Capture d'écran de la vidéo des Camerounaises en détresse au Koweit. (c) Droits réservés

Leur sort a été porté à la connaissance de l’opinion publique le 21 septembre dans une vidéo diffusée sur les réseaux sociaux. Selon le ministère des Relations extérieures, ces jeunes femmes devraient bientôt revenir au Cameroun.

Le gouvernement camerounais suit dorénavant le dossier de quatorze jeunes femmes d’origine camerounaise, parties travailler au Koweit, et victimes d’exploitation et de maltraitance par leurs employeurs. Dans un communiqué publié lundi, le ministère camerounais des Relations extérieures fait savoir que des laisser-passer ont été accordés à ces dernières afin de faciliter leur retour au Cameroun, « d’ici le 10 octobre ».

Ces Camerounaises s’étaient rendues au Koweit afin d’y travailler en tant que femmes de ménage dans des foyers. Objectif : gagner beaucoup d’argent. Elles étaient loin de s’imaginer les dures réalités qui les attendaient.

«  Ici, nous ne dormons pas, nous travaillons comme des robots. On frappe sur nous. Tu ne dois pas te plaindre. Pour eux, tu es un esclave et l’esclave est appelé à travailler à tout moment, à toute heure. Quand tu te lèves à 5h, tu vas te coucher à 1h. Tu tombes malade personne ne t’amène à l’hôpital. Tu restes-là avec eux et si tu ne supportes pas tu fuis », raconte l’une des infortunées dans une vidéo largement diffusée sur les réseaux sociaux le 21 septembre.

Les jeunes femmes concernées ont eu recours à des intermédiaires pour des procédures liées à leur voyage ainsi que pour l’obtention de leurs emplois. La pratique est courante au Cameroun  et connue sous le vocable « réseau ».

Les membres des réseaux locaux sont le plus souvent des camerounais.

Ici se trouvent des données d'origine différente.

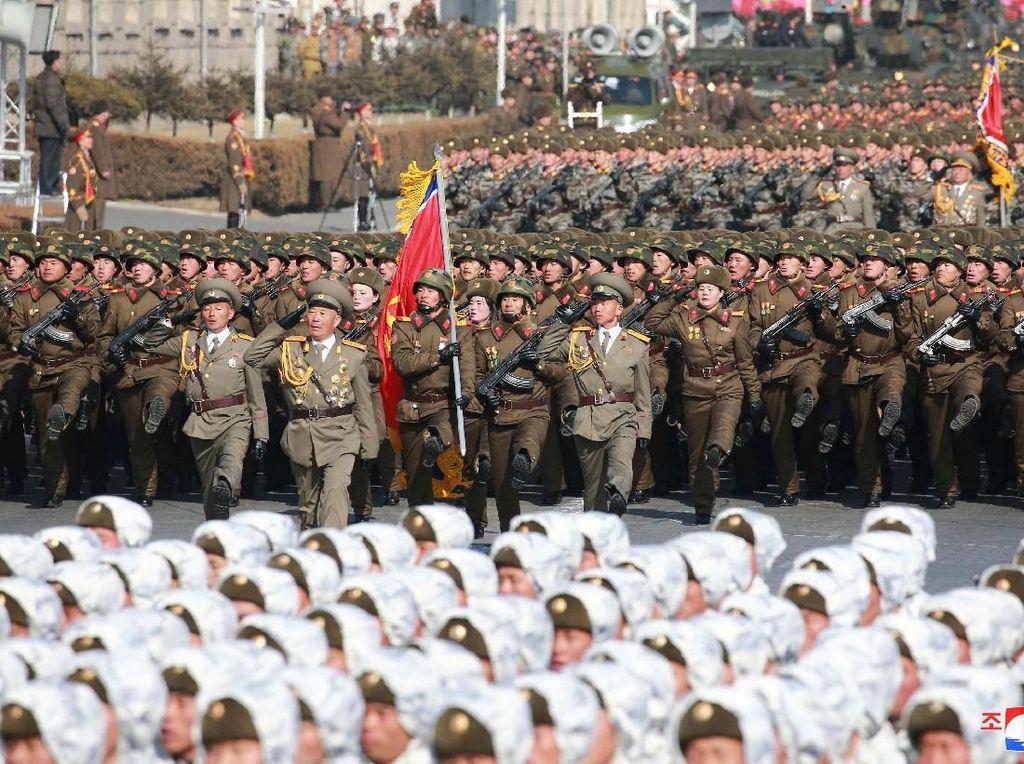Korut Pamerkan Rudal Balistik Antarbenua di Parade Militer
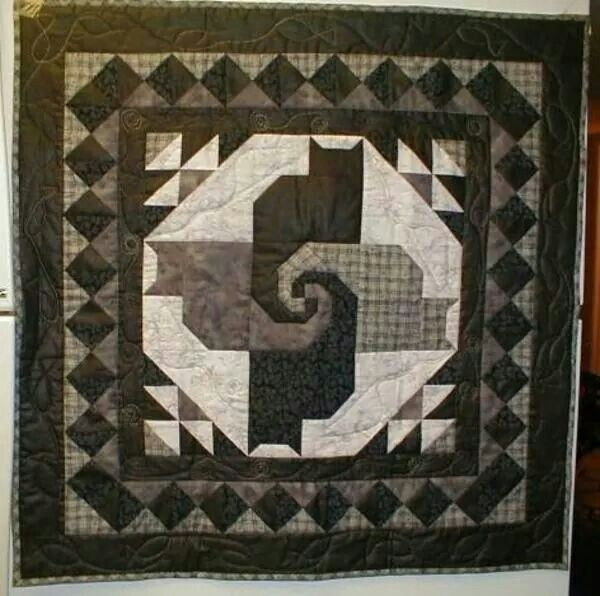 Snail S Trail Block With Cats Cat Quilt Patterns Mystery Quilt Patterns Cat Quilt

Ceux-ci, par le biais d’affichage dans les rues ou du bouche à oreilles, proposent un service d’immigration avec l’assurance de la formation et/ou de l’emploi à l’étranger. Le Qatar, le Koweit et Dubaï font partie des destinations proposées. La personne qui requiert leurs services leur reverse la somme exigée et le « réseau » se charge de la procédure administrative et du placement dans les familles.

Les clients voyagent, pour certains, sous de fausses identités. Cela n’est toutefois pas une règle. A l’arrivée dans le pays choisi, ils sont accueillis par leurs employeurs ou un autre intermédiaire.

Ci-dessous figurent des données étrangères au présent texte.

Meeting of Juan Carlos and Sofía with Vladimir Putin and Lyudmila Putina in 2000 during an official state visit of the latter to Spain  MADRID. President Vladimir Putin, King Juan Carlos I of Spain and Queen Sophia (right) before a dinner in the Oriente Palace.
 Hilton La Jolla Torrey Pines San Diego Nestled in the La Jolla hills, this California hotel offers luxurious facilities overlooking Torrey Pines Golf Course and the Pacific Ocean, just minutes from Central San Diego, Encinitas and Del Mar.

Grosse surprise. Une fois dans le foyer, leurs documents officiels et téléphones sont confisqués. Le réseau a omis de leur dire qu’ils ont été vendus et non recrutés à distance. Ils n’ont pas été préparés à ce qui les attend sur place. Le réseau, pour sa part, est au courant de tout.

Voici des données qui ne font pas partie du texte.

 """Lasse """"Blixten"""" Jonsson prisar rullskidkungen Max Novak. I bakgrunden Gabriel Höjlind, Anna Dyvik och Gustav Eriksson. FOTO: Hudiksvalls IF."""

« Quand tu appelles les gens qui se sont chargés de nous faire voyager, ils te disent que tu ne dois pas fuir, qu’ il faut rester, qu’il faut supporter, supporte ça va finir. Quand tu te plains que ça ne va pas, il dit non, c’est comme ça ici. Pourtant au départ ce n’est pas ce qu’ils nous ont dit », témoigne l’une des camerounaises en détresse, actuellement prises en charge par le ministères des Affaires sociales du Koweit.